___ TEXTE FOURNI ___
Une ligne politique stricte si cardinale qu’elle fait l’objet d’un groupe de travail chargé de l’application, ou si l’on préfère, terme chéri par les communicants, d’un « accompagnement » vers la mise aux normes juridiques des associations musulmanes dans le respect de la loi confortant les principes républicains (dite loi contre le séparatisme).
Un « guide pratique » a été réalisée à cette fin, document que la rédaction de Mizane.info a consulté. Guide technique, pratique, indiquant aux associations les démarches à faire pour se mettre en règle et orientée vers une préférence loi 1905 conforme aux souhaits de Gérald Darmanin.
La Grande mosquée de Paris, qui n’a sans doute pas tout à fait renoncé à ses rêves de leadership, a déjà pris les devants en changeant ses statuts. Les vieilles fédérations musulmanes de l’ex-CFCM restent ainsi symboliquement représentés par des personnes mais n’existent plus en tant que CFCM.
Sur l’aspect technique et pratique, le Bureau central des cultes, dépendance du ministère de l’intérieur et des cultes, coordonne les travaux, rédige chaque compte-rendu, avec l’aval des responsables de groupes, et fait office de cheville ouvrière chargée d’avancer sur les solutions pratiques à apporter aux problèmes concrets rencontrés par le culte musulman.
___
LISTE DES TÂCHES:
**1.** Transcrivez un passage du texte sur la mise aux normes des associations musulmanes, en commençant aux mots « La Grande mosquée » et en vous arrêtant après « tant que CFCM. ».
**2.** Rédigez la suite du texte sur la mise aux normes des associations musulmanes, à partir de sa dernière phrase.
___ DONNÉES BRUTES ___
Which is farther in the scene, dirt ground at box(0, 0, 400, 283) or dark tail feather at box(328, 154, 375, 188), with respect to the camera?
___
RÉSULTATS DE L'EXERCICE:
**1.**
La Grande mosquée de Paris, qui n’a sans doute pas tout à fait renoncé à ses rêves de leadership, a déjà pris les devants en changeant ses statuts. Les vieilles fédérations musulmanes de l’ex-CFCM restent ainsi symboliquement représentés par des personnes mais n’existent plus en tant que CFCM.

**2.**
Actes antimusulmans, oui; islamophobie, non !
Les deux dossiers sur l’imam et les aumôniers seront les plus durs à solutionner. Le premier par sa complexité pratique. Le second par l’absence d’instance nationale, chargée de les sélectionner, option pour le moment écarté par le gouvernement. Nous y reviendrons.
Le dernier groupe dont la mission est d’étudier les moyens de prévenir les actes antimusulmans visant notamment les lieux de culte apparaît comme un geste d’apaisement du gouvernement qui n’ignore pas que la politique brutale de fermeture des mosquées et les communications hostiles contre certaines fédérations (CIMG) a laissé des traces dans la communauté musulmane, usée déjà par trois décennies de discours anti-islam.
Mais il n’est plus question d’islamophobie, seulement d’actes antimusulmans. En réalité, les deux termes ont exactement le même sens puisque l’islamophobie désigne la discrimination d’une personne en raison de son appartenance réelle ou supposée à l’islam, et non la critique intellectuelle de l’islam comme cela a été souvent dit. La critique intellectuelle, non l’insulte. Mais le gouvernement, dans le sillage du Printemps républicain, honnit ce terme, médiatiquement politisé et désormais sorti de son contexte sémantique. Ce qu’on peut appeler la jurisprudence CCIF.
Fin de la première partie.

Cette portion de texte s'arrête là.